## Extrait présenté
════════════════
Comment est-elle structurée ? 

L’économie mouride jette ses bases dans l’économie islamique qui est une doctrine que la finance islamique, avec sa popularité, est en train de faire découvrir. L’économie islamique se distingue de l’économie conventionnelle dans le fait qu’elle trouve ses fondements dans le Coran, la Sunna et les autres sources islamiques. Elle favorise le développement et le profit, mais est basée sur l’éthique islamique et la foi. Cheikh Ahmadou Bamba étant un ‘’mudjadid’’ (Ndlr : re-vivificateur) de l’islam. Il est évident que toute son action dont l’économie est un pilier fondamental, du fait de la sacralisation du travail qui est un acte de dévotion envers Allah (cet aspect a fait l’objet de beaucoup de littérature), a su théoriser dans ses écrits et mis en pratique cette économie islamique dont les fruits comme Massalikoul Jinaan ou le succès économique des mourides font l’objet aujourd’hui de beaucoup de convoitise.

On remarque que c’est une économie informelle et fortement tertiarisée. Qu’est-ce qui est le plus difficile dans la quantification de cette étude ?  

Il faut savoir qu’une grande partie de l’économie sénégalaise est informelle, et le challenge des pays du Tiers-monde est de formaliser cette économie pour pouvoir la quantifier et maximiser son rôle dans le développement, à travers les recettes fiscales et les politiques tendant à booster de tels secteurs. Maintenant, le succès des mourides dans le secteur informel montre seulement une détermination, quels que soient les moyens du bord à réussir économiquement chez cette communauté. Beaucoup d’industriels mourides, aujourd’hui actionnaires dans des grandes entreprises, ont commencé par vendre des parapluies dans les rues de Dakar ou New York.

L’an dernier, l’économiste Souleymane Astou Diagne a parlé de 250 milliards de francs Cfa générés par le Magal de Touba sur l’économie du pays. Concrètement, comment cette commémoration impacte sur l’économie ?
════════════════
## Enregistrements fournis

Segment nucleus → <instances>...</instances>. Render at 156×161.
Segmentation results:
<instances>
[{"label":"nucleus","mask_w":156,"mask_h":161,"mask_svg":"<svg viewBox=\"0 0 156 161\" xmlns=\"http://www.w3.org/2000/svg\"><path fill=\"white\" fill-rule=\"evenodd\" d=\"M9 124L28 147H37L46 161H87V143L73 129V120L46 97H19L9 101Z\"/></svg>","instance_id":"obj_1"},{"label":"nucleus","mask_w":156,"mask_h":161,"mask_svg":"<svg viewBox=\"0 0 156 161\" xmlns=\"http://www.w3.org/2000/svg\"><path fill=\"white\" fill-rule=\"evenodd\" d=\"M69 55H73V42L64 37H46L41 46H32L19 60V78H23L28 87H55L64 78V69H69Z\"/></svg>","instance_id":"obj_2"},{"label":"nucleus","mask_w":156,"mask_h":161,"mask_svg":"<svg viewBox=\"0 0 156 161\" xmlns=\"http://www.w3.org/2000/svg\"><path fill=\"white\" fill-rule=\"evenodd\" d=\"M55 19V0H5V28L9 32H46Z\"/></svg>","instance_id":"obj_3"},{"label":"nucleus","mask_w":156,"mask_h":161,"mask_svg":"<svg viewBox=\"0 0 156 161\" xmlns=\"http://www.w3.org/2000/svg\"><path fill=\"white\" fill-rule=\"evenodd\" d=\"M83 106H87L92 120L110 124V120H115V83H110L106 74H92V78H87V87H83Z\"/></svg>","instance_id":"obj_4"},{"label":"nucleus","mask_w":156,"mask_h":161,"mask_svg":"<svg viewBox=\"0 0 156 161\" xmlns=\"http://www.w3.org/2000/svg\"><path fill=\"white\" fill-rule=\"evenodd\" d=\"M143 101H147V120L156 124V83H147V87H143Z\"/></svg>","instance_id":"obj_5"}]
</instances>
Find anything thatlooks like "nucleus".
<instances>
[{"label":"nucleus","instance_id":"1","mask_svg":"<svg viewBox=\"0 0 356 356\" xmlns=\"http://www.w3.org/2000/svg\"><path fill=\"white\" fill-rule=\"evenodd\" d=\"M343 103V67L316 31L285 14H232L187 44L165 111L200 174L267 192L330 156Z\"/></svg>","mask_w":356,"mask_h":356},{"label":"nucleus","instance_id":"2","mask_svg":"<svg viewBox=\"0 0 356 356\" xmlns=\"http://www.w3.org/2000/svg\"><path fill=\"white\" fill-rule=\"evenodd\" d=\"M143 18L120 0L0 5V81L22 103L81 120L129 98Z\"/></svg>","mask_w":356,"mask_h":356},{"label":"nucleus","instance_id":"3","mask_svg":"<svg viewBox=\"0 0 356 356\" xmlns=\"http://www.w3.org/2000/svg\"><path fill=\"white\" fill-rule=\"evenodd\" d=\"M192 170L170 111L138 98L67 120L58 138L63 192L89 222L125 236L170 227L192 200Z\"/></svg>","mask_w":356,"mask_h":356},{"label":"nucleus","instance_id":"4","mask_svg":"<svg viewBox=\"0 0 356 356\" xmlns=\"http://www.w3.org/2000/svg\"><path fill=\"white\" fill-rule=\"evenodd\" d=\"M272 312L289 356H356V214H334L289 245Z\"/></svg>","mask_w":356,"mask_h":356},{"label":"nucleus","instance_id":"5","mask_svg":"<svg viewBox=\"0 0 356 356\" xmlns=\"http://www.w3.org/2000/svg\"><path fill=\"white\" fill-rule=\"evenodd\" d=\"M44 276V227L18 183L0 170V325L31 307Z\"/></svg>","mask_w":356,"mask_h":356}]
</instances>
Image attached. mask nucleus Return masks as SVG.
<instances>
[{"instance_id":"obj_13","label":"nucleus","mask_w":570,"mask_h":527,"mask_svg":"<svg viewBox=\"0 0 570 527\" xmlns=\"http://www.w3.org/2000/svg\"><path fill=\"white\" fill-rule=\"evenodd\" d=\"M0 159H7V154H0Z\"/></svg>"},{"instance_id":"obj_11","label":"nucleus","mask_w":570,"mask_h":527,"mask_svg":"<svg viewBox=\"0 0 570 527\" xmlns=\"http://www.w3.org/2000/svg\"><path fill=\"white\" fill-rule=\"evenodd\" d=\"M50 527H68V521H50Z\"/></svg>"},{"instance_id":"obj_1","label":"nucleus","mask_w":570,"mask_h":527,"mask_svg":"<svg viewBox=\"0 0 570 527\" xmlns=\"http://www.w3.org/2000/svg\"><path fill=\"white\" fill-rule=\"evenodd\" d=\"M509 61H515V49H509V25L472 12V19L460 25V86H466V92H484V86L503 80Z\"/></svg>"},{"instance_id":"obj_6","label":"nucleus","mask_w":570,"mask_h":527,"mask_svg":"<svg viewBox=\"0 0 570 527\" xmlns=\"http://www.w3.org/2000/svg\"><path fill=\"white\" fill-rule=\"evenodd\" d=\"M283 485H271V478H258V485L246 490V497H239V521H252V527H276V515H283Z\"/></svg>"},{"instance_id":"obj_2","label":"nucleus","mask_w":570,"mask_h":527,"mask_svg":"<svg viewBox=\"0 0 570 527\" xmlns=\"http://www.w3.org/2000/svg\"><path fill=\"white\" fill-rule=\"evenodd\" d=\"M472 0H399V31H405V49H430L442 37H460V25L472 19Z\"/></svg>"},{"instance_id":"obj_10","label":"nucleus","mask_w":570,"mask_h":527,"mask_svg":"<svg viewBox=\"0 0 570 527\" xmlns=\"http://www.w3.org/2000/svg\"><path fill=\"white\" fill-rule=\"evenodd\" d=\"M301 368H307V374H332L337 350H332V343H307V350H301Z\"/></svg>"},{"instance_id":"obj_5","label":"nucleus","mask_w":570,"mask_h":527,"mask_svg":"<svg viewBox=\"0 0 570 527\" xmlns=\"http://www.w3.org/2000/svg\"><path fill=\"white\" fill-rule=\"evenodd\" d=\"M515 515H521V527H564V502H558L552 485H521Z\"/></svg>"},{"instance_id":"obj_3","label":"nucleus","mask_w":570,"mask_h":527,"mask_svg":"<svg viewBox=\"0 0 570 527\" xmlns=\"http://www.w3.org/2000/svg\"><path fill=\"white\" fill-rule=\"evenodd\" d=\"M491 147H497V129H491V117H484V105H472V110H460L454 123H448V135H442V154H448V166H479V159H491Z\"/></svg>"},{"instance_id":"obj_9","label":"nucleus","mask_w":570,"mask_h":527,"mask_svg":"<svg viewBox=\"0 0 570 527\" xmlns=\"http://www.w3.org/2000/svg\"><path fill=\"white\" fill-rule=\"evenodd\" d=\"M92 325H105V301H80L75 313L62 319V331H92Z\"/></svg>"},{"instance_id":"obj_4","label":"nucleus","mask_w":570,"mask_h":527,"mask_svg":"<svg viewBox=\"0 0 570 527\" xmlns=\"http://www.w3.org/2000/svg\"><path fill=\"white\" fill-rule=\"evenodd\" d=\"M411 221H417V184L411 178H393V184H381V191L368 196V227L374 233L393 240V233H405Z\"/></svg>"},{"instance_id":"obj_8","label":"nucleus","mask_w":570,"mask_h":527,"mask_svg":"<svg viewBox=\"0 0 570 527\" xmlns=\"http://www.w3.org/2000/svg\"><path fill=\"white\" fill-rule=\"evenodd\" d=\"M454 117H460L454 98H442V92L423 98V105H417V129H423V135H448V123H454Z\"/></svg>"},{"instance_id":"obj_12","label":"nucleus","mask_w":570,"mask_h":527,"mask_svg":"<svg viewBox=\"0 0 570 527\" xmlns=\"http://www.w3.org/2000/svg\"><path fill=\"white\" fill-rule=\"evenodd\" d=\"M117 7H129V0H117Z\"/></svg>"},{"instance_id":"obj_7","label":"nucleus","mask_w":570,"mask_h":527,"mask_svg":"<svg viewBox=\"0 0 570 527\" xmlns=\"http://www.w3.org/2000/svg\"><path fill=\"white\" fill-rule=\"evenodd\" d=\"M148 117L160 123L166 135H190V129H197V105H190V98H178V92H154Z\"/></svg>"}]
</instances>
════════════════
## Tâches à réaliser
[A] Reproduisez fidèlement le passage de l'extrait sur l'économie mouride qui s'ouvre sur les mots contenant "Il faut savoir" et se termine par "ou New York.".
[B] Reformulez sous forme de liste le paragraphe de l'extrait sur l'économie mouride qui commence par « Il faut savoir qu’une grande partie », en conservant ses faits principaux.

## Réponses par tâche
[A]
Il faut savoir qu’une grande partie de l’économie sénégalaise est informelle, et le challenge des pays du Tiers-monde est de formaliser cette économie pour pouvoir la quantifier et maximiser son rôle dans le développement, à travers les recettes fiscales et les politiques tendant à booster de tels secteurs. Maintenant, le succès des mourides dans le secteur informel montre seulement une détermination, quels que soient les moyens du bord à réussir économiquement chez cette communauté. Beaucoup d’industriels mourides, aujourd’hui actionnaires dans des grandes entreprises, ont commencé par vendre des parapluies dans les rues de Dakar ou New York.

[B]
- Une grande partie de l'économie sénégalaise est informelle.
- Le défi des pays du Tiers-monde est de formaliser cette économie. Ils pourraient ainsi la quantifier et maximiser son rôle dans le développement, grâce aux recettes fiscales et à des politiques qui stimulent ces secteurs.
- Le succès des mourides dans le secteur informel montre la détermination de cette communauté à réussir économiquement, quels que soient les moyens disponibles.
- Beaucoup d'industriels mourides, aujourd'hui actionnaires de grandes entreprises, ont commencé par vendre des parapluies dans les rues de Dakar ou de New York.